** PAGE EXTRACT **
The black cab protest was also about a lot more than uber - it was about Transport for London's lax policies on minicabs in general, including that they're basically ignoring the illegal gypsy cabs, not providing sufficient places for black taxi ranks etc, and generally allowing VC backed services, such as uber, to basically ignore the regulations in place that are meant to improve passenger safety.
posted by ArkhanJG at 12:17 AM on June 13 [10 favorites]


Really surprised nobody's having the conversation about the really interesting competitive environment that's likely only a few years away: between crowdsourced "sharing economy" middlemen and an army of independent contractors, and centralized highly-capitalized Google car taxi services (the long-vaunted PRT). Who needs a driver with a smartphone when the car is the driver and the smartphone? I suppose there's actually a sort of anarchic mid-level disruption here as well which would be the independent Google car owners, but they would probably resemble the former to the drivers (rent your car when you're not using it) and the latter to the customers (you call/text/app one number, you get a car, you don't care).

Especially after the Tracy Morgan incident, I think we're going to see computer drivers even sooner now, if there's any possibility of tightened regulation with teeth.
posted by dhartung at 12:38 AM on June 13 [1 favorite]


It sounds like most of America has had a terrible taxi experience, which is what paved the way for Uber et al. How did the situation get that bad? How will the future of taxi hiring be any better once the market settles down? Is the rating system the only difference? Do you get marked down for not tipping? Not chatting? Chatting too much? It seems like it could be a bit arbitrary.

Where I live in the UK all the taxi companies log your pick ups and drop off addresses, so if you call them they will ask if you are at home or one of your regular pick up points. Cars are all on GPS and the computer tells the nearest drivers to pick you up. If you have any complaints the office can look at the journey in question.

** EXTRACTED RECORDS **

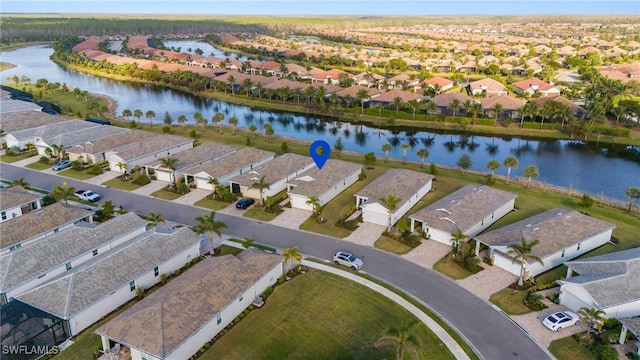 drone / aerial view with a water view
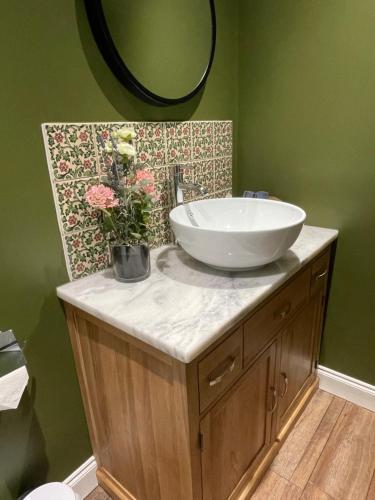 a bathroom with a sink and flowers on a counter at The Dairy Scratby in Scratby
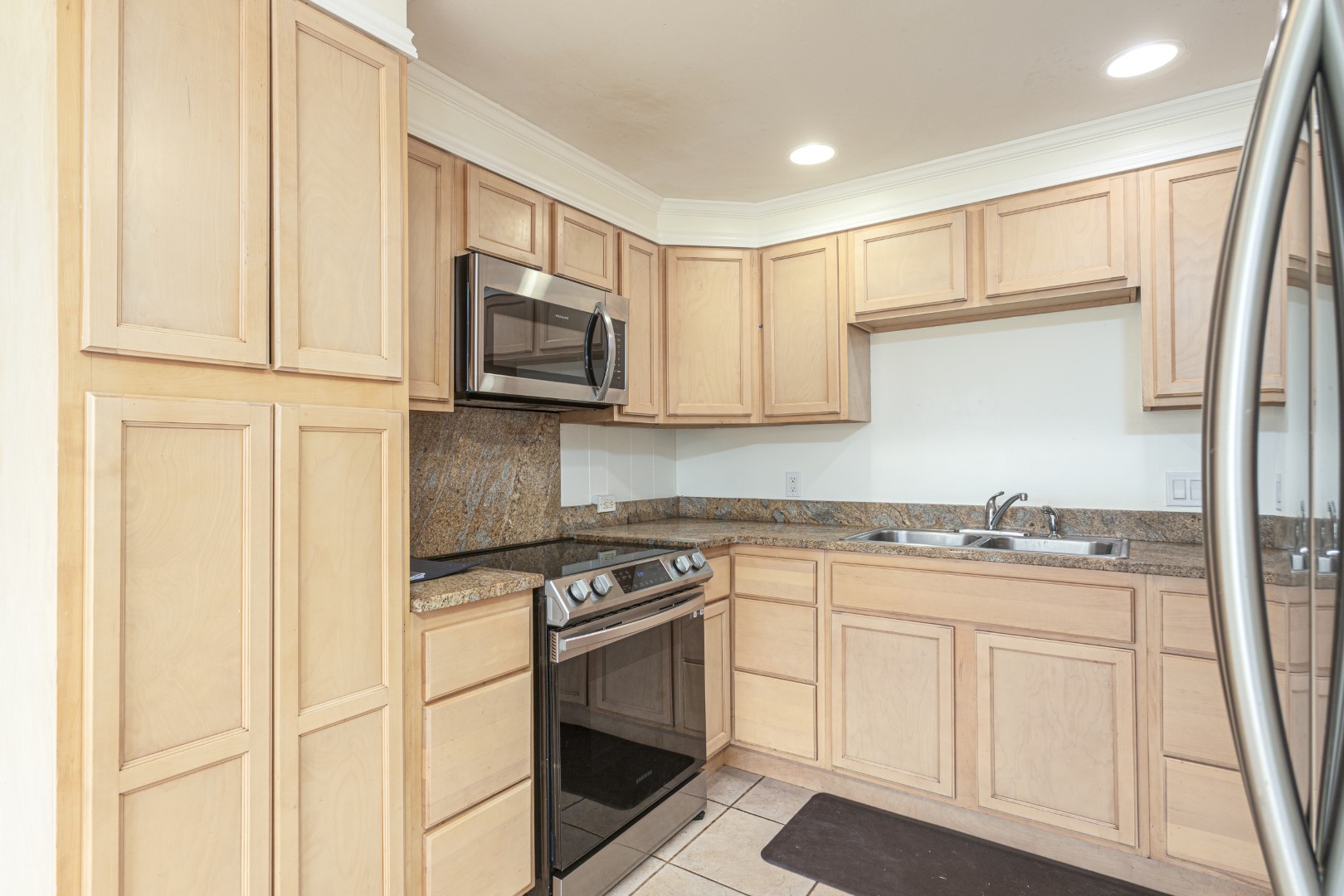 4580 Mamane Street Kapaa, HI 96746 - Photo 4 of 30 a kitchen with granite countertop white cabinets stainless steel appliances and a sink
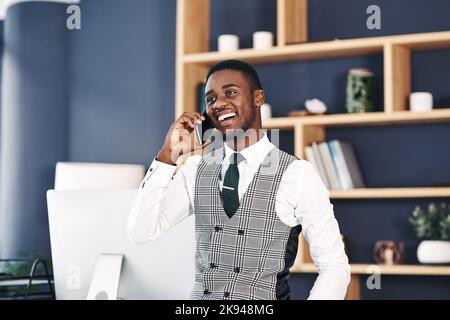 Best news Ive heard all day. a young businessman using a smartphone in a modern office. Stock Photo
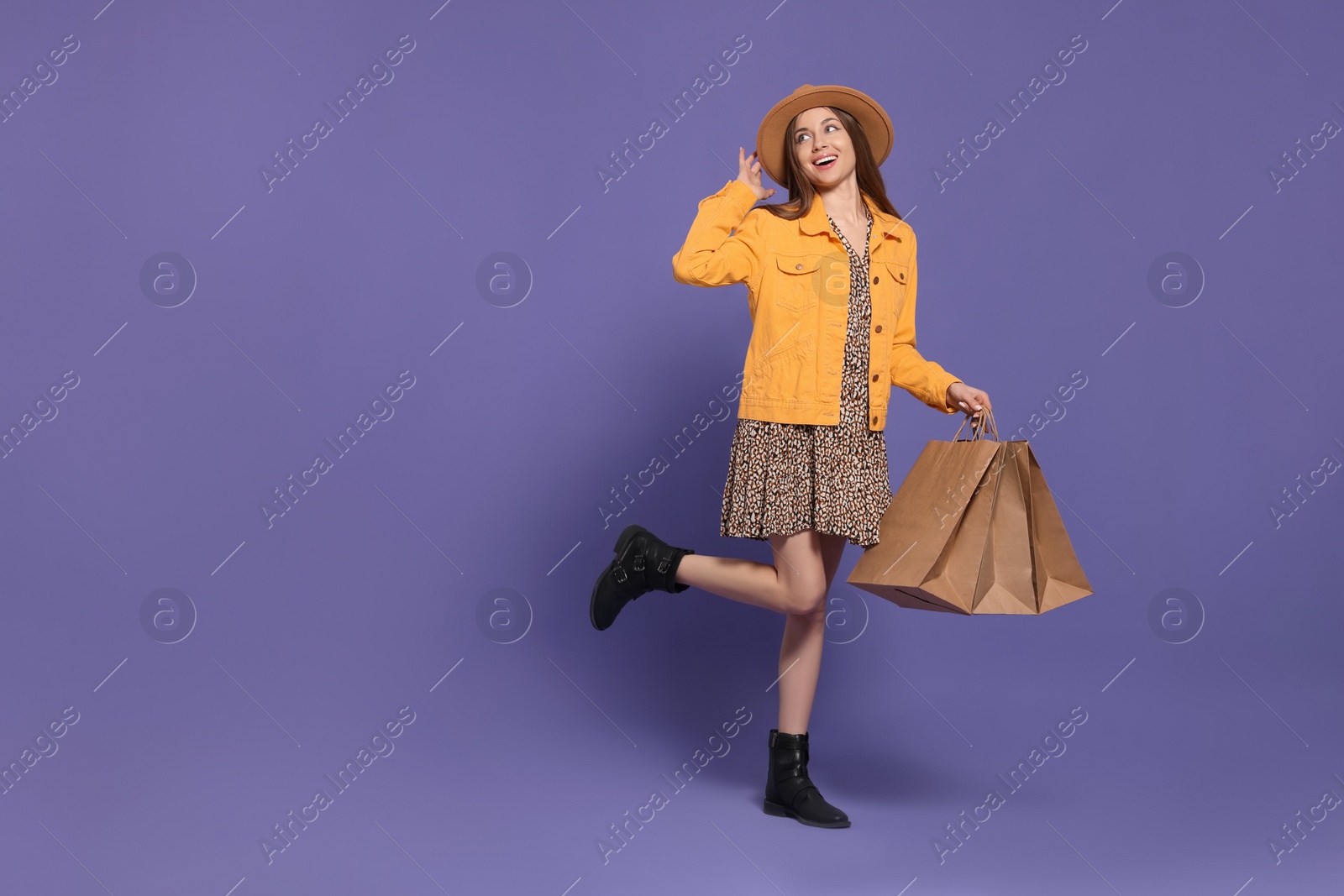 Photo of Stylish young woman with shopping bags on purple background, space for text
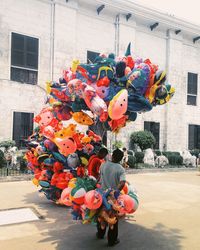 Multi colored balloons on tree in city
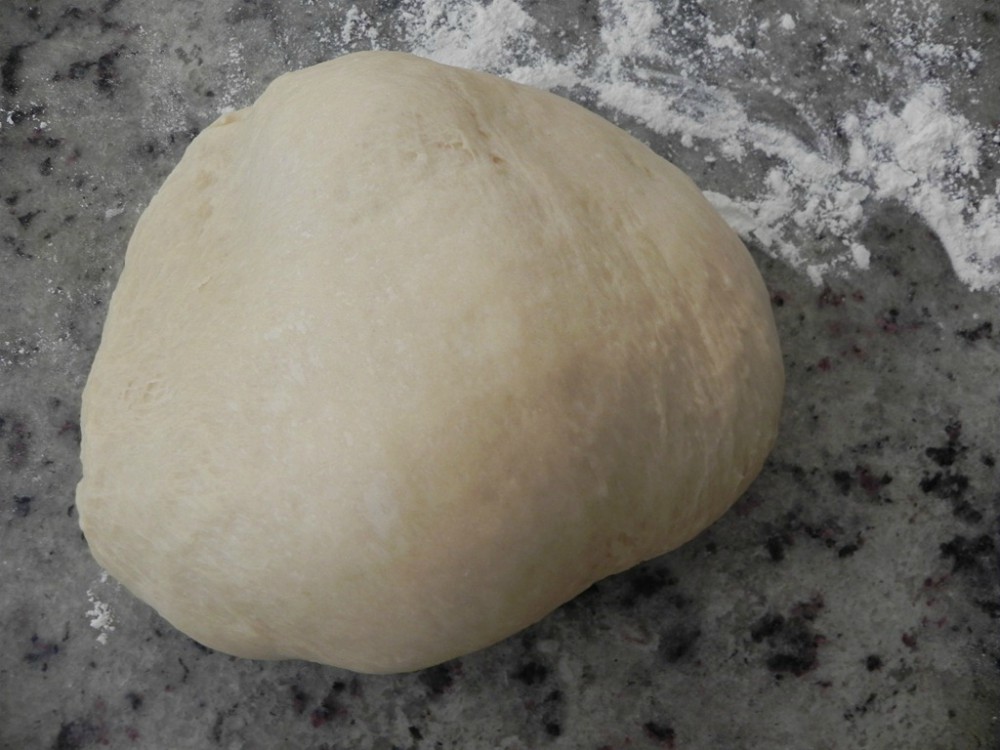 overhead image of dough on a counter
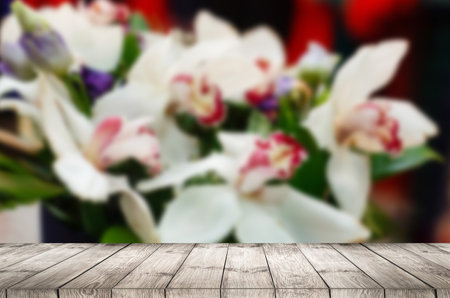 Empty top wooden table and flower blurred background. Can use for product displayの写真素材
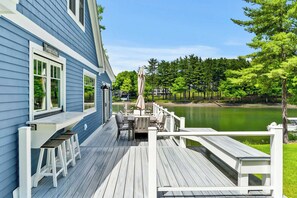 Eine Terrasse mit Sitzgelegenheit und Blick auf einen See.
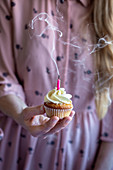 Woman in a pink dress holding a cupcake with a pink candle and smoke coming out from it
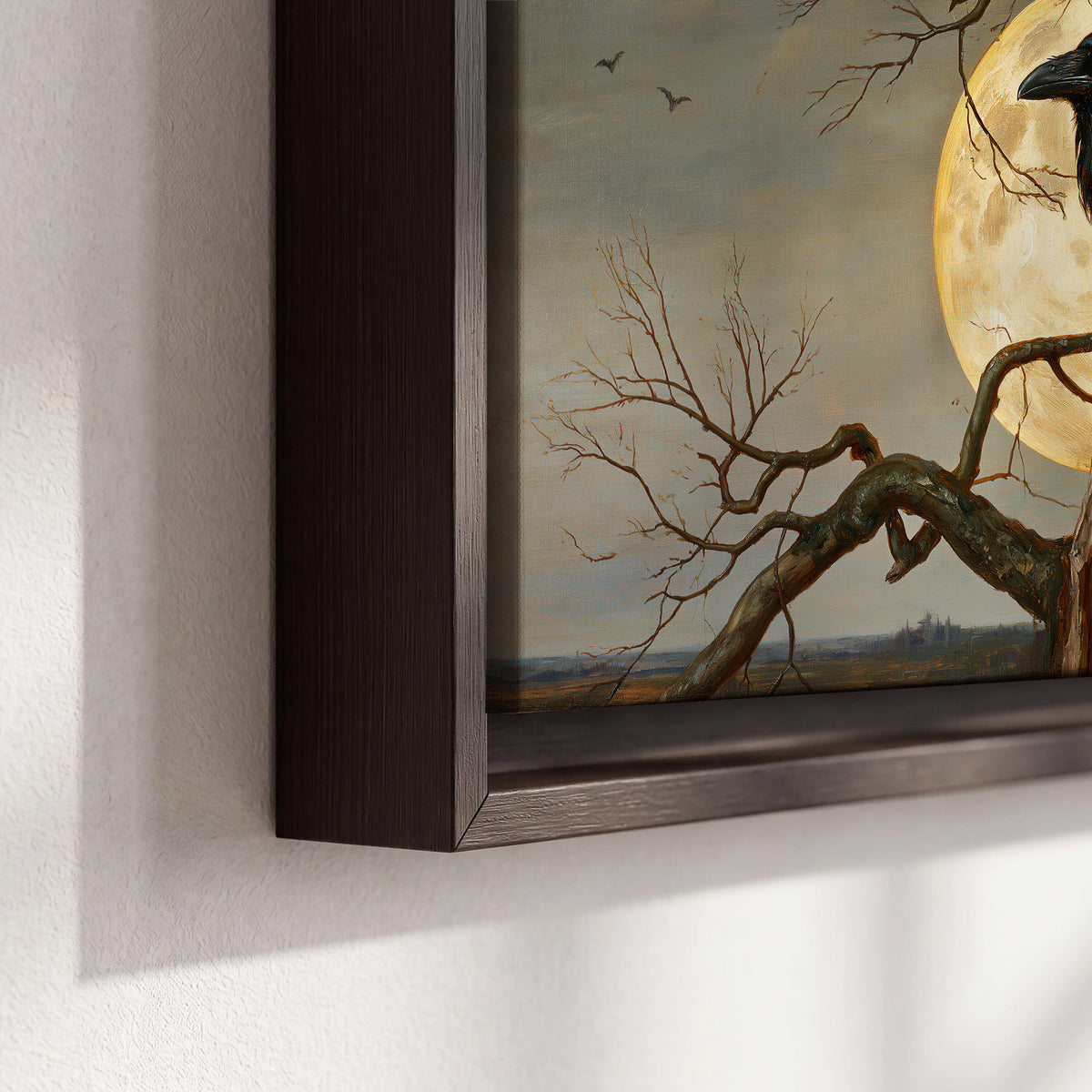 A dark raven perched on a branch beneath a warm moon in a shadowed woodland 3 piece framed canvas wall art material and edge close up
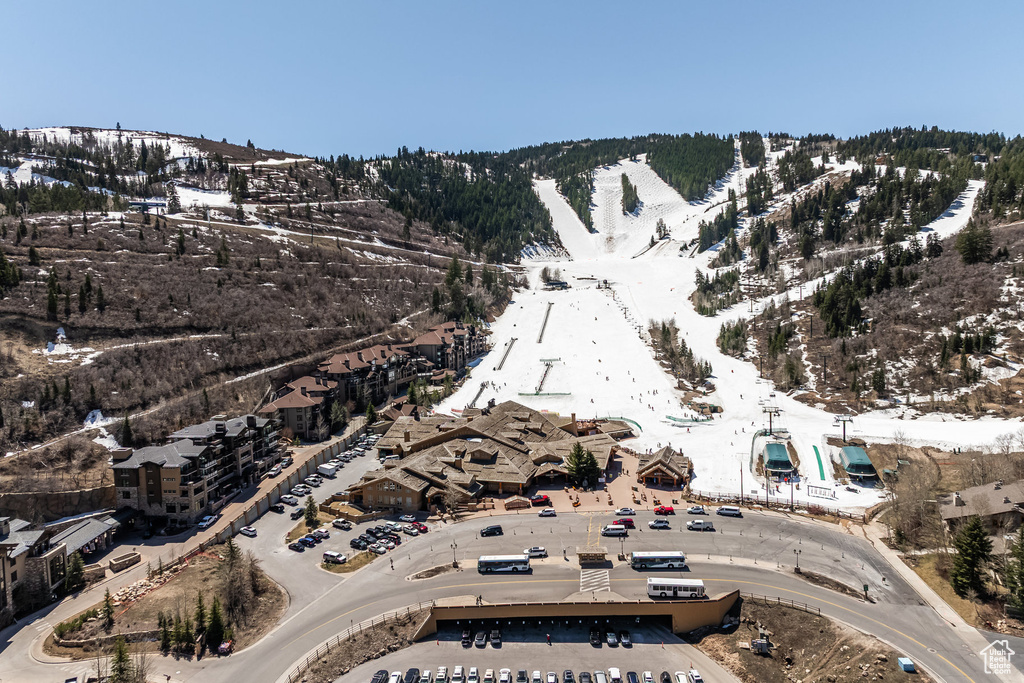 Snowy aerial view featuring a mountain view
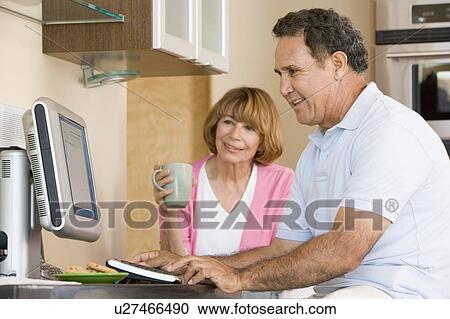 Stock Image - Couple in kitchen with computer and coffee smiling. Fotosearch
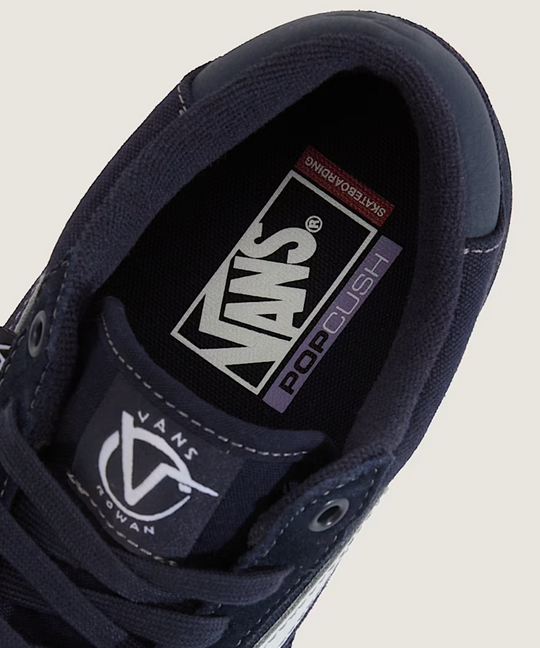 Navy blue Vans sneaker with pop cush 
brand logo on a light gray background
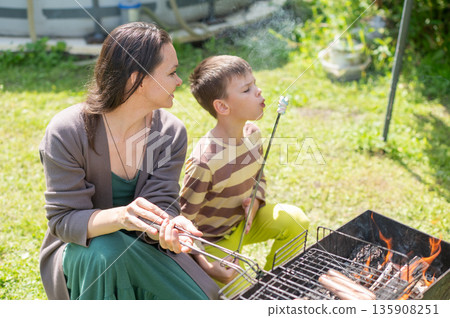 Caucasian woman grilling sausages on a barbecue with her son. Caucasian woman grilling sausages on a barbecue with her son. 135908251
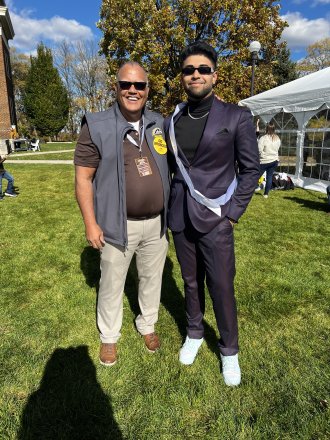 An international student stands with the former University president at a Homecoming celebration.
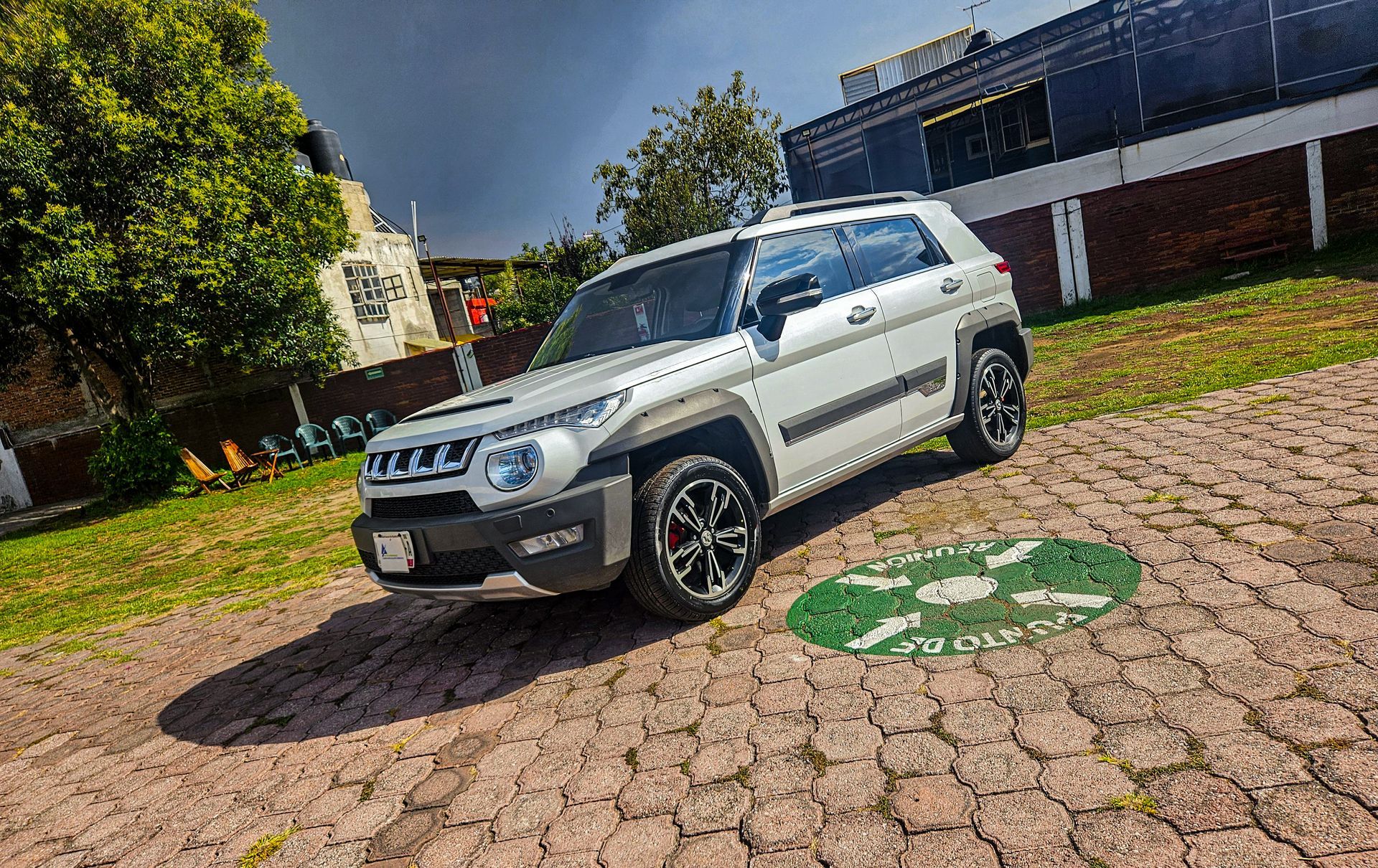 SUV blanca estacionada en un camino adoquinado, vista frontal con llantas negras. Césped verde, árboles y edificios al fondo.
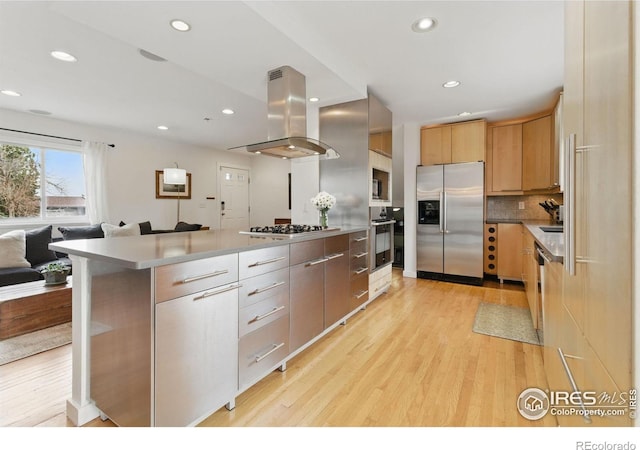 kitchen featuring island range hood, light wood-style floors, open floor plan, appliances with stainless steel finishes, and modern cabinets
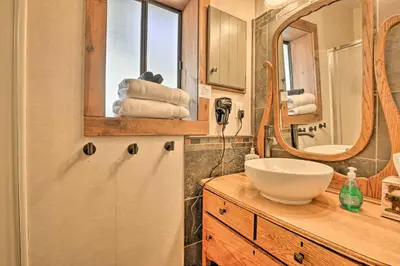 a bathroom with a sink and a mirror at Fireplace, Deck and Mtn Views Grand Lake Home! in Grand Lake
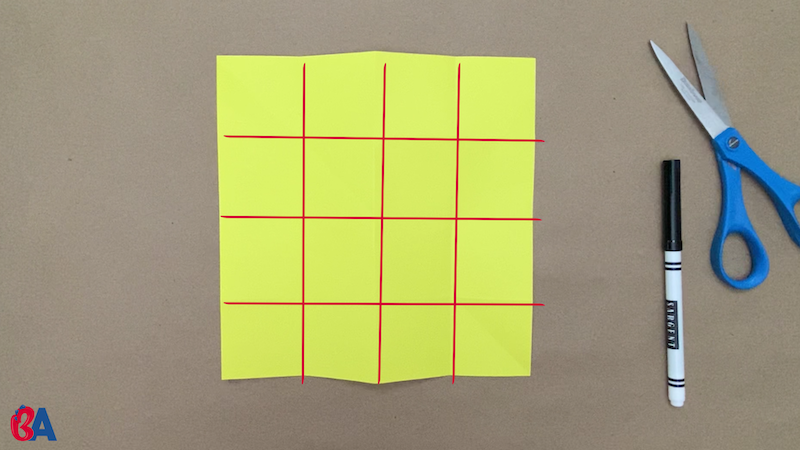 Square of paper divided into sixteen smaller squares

** ACTIVITIES **
A. In the taxi discussion, what reason is given for why Uber and similar services gained ground in America? Answer in one to three sentences.
B. Write the next part of the taxi discussion, picking up after its final sentence.
The data plays no part in this work.

** RESPONSES IN ORDER **
A. One commenter says most of America seems to have had a terrible taxi experience. That bad experience is what paved the way for Uber and services like it.

B.
One of the private hire companies (liveried) has an app and automated phone line as well as hundreds of cars. They will normally arrive in less than two minutes. I have spoken to drivers about how much they pay for the cars vs. driving their own car. £90/week for the computer that connects you to the office and you pay for your own car maintenance vs. £150/week for a car for 12 hours a day. That company has at least 300 cars running 24 hours a day and 200 owner drivers, so that is £108k per week income for the business. The business owner also owns the building that the office is in (when they employed people they had 10 minimum wage people on the phone and three managers) and the garage where the cars are serviced (staffed entirely by Polish men other than the manager and the secretary). They can take card payments over the phone if necessary, but in the UK taxis take cash usually. I estimate he is making at least £70k per week as he is the sole owner, having bought out the previous owner who built the business up. He only directly employs white people and is a notorious racist and all round asshole, so I don't use his service.

tl;dr There is a lot of money in running a taxi service, but it is not the drivers who make it. I would prefer to use a good local company than pass money through a third party such as Uber.

GPS is no substitute for local knowledge, even with traffic information.
posted by asok at 2:43 AM on June 13 [2 favorites]


These reviews on Yelp of our Yellow Cab company are mostly pretty spot on. It just doesn't function as a mode of transportation that any sane person would rely on.
posted by octothorpe at 4:55 AM on June 13


Here in Boston, getting into a regular cab means risking life and limb and getting yelled at by the driver for your trouble. Fuck that. Uber has been a complete game changer because, while slightly more expensive, it provides a dramatically safer, more pleasant, and convenient service.

I've been out of Boston for a couple years (moved out of the city), but yeah, getting a cab was always a major pain in the ass. I lived in Dorchester for many years, and I pretty much gave up on trying to arrange for a cab to take me anywhere. Invariably, I'd be promised they'd show up on time, and most of the time they would simply never show (even after calling the dispatcher back repeatedly, and waiting for hours). My success rate hovered around 25%.

The cab companies in the Boston area made it pretty clear that they weren't particularly interested in my business. If I was still there, I'd be using Uber, and I'd have no qualms about it.
posted by tocts at 5:35 AM on June 13


Did anyone link to this yet?
London Taxi Challenge on WSJ comparing black cab (via Hailo), private hire (Addison Lee), and uber for a single journey in central London.
posted by like_neon at 5:45 AM on June 13 [2 favorites]


Cabs in Atlanta are a strange bird. We have local cabs, mostly Spanish speaking drivers, for Spanish speaking customers who give rides from apartment complexes to the Super Wal-Mart or the Kroger. They may congregate at MARTA stations, as the 'last-mile' conveyance from the train to your house.

We also have secondary bus service, it goes up and down Buford Highway, one of the US's most dangerous streets, (seven lanes, 55 mile speed limit, traffic lights miles apart.)

The point being that if there's a void in the market, someone will pop up to fill it. If they do a better job than the established vendor, then people will use the new services, and either the established vendor has to up service, or lower prices or do something to establish value in the mind of the consumer.
posted by Ruthless Bunny at 5:48 AM on June 13


In Baltimore there are plenty of women UberX drivers and the rates are typically LESS expensive than a traditional cab. It's a no brainer for me.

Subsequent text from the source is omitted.